TASK PROMPT:
Reproduce the text of every entry below verbatim, leaving out the pictures.
··········
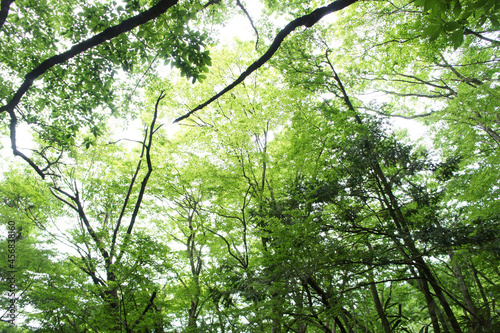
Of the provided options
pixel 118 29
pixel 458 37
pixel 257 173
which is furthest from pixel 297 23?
pixel 257 173

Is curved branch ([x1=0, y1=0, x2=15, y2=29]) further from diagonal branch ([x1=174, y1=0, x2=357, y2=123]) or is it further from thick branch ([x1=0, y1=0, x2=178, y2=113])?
diagonal branch ([x1=174, y1=0, x2=357, y2=123])

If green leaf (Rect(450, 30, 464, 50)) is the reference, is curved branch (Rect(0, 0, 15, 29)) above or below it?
above

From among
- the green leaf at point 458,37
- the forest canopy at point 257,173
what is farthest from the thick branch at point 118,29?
the green leaf at point 458,37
··········
TASK ANSWER:
Of the provided options
pixel 118 29
pixel 458 37
pixel 257 173
which is furthest from pixel 297 23?
pixel 257 173

Is curved branch ([x1=0, y1=0, x2=15, y2=29]) further from diagonal branch ([x1=174, y1=0, x2=357, y2=123]) or is it further from thick branch ([x1=0, y1=0, x2=178, y2=113])?
diagonal branch ([x1=174, y1=0, x2=357, y2=123])

If green leaf (Rect(450, 30, 464, 50)) is the reference, is curved branch (Rect(0, 0, 15, 29)) above or below it?
above

From among
- the green leaf at point 458,37
- the forest canopy at point 257,173
what is farthest from the thick branch at point 118,29?
the green leaf at point 458,37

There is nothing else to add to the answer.